* **Source extract**:
* start *
The main contributions include the introduction of a simplified dataset, the evaluation of the dataset using the YOLOv5 model, and an analysis of the impact of varying data availability on detection performance.
The dataset and experimental approach presented in this paper have several notable limitations that diminish the practical relevance and value of the study.
1. The dataset does not accurately represent a realistic production environment, and it lacks diversity. It consists solely of plastic bricks, but the variability between these bricks and their defects is not clearly defined. The dataset only features similar, manually created defects under controlled conditions, failing to capture the complexity and variability typically seen in real-world manufacturing scenarios. The experimental results further suggest that the dataset is overly simplistic, raising questions about its practical utility and the potential insights it offers.
2. The authors state their motivation as filling a gap in the literature concerning low-resolution datasets with limited data availability for object detection in manufacturing. However, this raises concerns about the actual benefit for SMEs. Computer vision systems for quality inspection are usually tailored for specific products or production lines, often using high-resolution cameras, which are widely accessible and not a significant barrier. The choice of using plastic bricks in a low-resolution setting implies a problem that may not align with real manufacturing challenges. The authors should provide concrete evidence to support their claim that low-resolution and limited data are common issues in such contexts; otherwise, the dataset appears to be more of a theoretical exercise rather than a practical contribution.
3. In practical manufacturing scenarios, the primary challenge lies in collecting sufficient data on defective items, as the data are typically strongly biased towards non-defective samples. This imbalance is the real data availability problem. However, this is not adequately taken into account in the presented experiment.
4. The reported good results in the experiments might be due to overfitting, especially if the training and test images are too similar. The authors should provide more details on how the training and test datasets were selected, along with examples of the images used, to ensure that the model's performance is not artificially inflated by data redundancy or lack of variation.
5. The experimental results demonstrate that the task and dataset are too easy, as the model achieves high performance even with a very small training set of just 35 samples. This raises significant doubts about the value of the dataset—both as a benchmark and as a resource for transfer learning. The simplicity and narrow scope of the dataset make it unlikely that the trained model could serve as a robust base model for other, more complex tasks. The high accuracy could simply reflect the model's overfitting to this trivial problem rather than its potential for broader applicability.
* end *
* **Entries provided**:
* start *
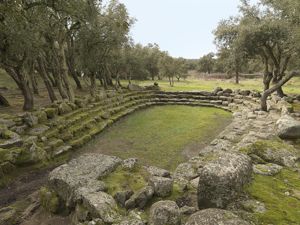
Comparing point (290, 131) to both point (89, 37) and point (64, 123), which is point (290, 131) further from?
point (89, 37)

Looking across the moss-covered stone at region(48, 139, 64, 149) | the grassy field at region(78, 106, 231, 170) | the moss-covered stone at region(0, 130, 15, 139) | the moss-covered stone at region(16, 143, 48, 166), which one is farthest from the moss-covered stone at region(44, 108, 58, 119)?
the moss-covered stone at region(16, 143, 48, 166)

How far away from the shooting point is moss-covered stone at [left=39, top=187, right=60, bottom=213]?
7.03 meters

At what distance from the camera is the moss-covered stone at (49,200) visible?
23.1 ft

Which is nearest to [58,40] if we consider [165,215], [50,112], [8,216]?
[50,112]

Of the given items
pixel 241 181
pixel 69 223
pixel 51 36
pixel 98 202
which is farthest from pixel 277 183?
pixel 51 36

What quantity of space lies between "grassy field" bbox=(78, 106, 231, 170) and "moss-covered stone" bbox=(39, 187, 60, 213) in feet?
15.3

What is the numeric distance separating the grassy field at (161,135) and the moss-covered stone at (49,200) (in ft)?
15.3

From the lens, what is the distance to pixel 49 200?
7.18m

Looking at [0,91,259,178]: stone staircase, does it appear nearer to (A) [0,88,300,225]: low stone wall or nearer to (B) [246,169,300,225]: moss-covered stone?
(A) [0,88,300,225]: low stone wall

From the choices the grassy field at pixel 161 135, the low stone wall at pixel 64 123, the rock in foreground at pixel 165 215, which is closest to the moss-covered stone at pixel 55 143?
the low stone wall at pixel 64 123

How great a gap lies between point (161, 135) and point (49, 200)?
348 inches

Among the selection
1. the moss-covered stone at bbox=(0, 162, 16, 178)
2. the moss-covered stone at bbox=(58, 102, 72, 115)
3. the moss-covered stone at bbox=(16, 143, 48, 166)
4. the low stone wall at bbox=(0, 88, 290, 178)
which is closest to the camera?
* end *
* start *
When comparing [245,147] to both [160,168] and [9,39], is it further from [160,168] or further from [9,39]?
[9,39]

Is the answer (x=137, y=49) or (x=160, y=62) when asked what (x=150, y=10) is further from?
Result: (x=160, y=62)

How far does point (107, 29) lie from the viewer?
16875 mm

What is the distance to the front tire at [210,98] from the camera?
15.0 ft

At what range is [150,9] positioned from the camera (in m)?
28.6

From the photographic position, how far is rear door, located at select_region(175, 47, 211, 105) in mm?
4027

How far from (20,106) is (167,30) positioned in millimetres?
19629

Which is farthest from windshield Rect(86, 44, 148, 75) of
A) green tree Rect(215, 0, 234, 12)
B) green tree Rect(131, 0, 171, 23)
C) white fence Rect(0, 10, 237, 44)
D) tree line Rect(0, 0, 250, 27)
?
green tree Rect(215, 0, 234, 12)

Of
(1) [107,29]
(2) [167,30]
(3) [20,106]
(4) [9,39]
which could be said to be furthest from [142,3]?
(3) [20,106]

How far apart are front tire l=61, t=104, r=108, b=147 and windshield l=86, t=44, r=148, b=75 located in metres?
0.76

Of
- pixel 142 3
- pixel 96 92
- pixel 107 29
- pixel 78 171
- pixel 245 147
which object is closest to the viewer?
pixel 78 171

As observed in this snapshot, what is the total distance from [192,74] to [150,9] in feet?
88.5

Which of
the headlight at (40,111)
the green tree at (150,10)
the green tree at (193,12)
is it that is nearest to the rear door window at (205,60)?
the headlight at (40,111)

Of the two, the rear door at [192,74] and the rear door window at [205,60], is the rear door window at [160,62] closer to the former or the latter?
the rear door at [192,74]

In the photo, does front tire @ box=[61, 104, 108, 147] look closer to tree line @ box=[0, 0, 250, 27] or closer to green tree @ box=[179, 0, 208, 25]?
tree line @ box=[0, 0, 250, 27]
* end *
* start *
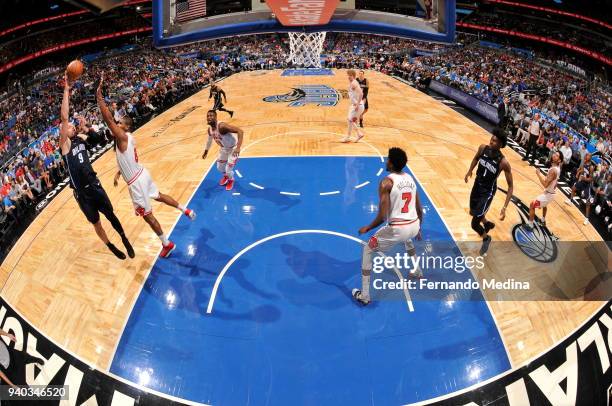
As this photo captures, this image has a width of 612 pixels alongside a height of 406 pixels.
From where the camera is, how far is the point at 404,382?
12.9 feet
* end *
* **Directions**:
1 – Count the lines in the rows that contain the string "bbox", treating uppercase and lowercase as different, and reply with only the number.
2 – Carry on the critique of the plastic-brick defect dataset, starting right after its last sentence.

* **Answers to the exercise**:
1 – 5

2 –
Invited Review Comment #132 Anonymous @ 2024-09-09 18:38
The paper presents and analyzes a low resolution dataset. The authors use a state of the art real-time object detection algorithm (YOLOv5) to detect and classify objects within the dataset.
While the novelty of the paper seems limited, the open access dataset seems useful for developing and comparing object detection and classification algorithms.
Notes to the authors:
- Please use uniform terminology (e.g. small- and middle-sized enterprises vs. small- and medium-sized enterprises)
- In section 1 (“However, the literature found does not describe the specific subject area under investigation.”): Can you specify what the specific subject area under investigation is?
- In section 2.1 (“Width and height represent the dimensions of the bounding box in pixels.”): The values in Table 1 do not seem to be in pixels.
- In section 2.1 (“height and width of each center”): Do you mean “of each bounding box”?
- In section 2.2, in line 100 it is stated that the distance between the camera and object is constant, however in Figure 1b it is stated that the size indicates the dimension of an object and the distance to the camera. Shouldn’t the different sizes of the bounding box instead result from the dimension and the orientation of the object?
- In section 3.1, the textual explanations of P and R are not very precisely formulated, especially in the case of P: “divided by the total number of objects” -> should be something like “total number of detections”. Please revise this paragraph. Also regarding the formula for mean average precision, please mention what 𝐴𝑃𝑖 is.
- What is the reason for the separate validation set and testing set. Do you do hyperparameter optimization using the validation set? This is not mentioned in the paper. Or do you just want to test with different test set sizes?
- Minor note: Since the validation set and testing set are the same for 1st through 4th, why not just use the training set size in the tables and graphs instead of 1st through 4th?
- In section 5, the link does not work (and does not match the displayed text)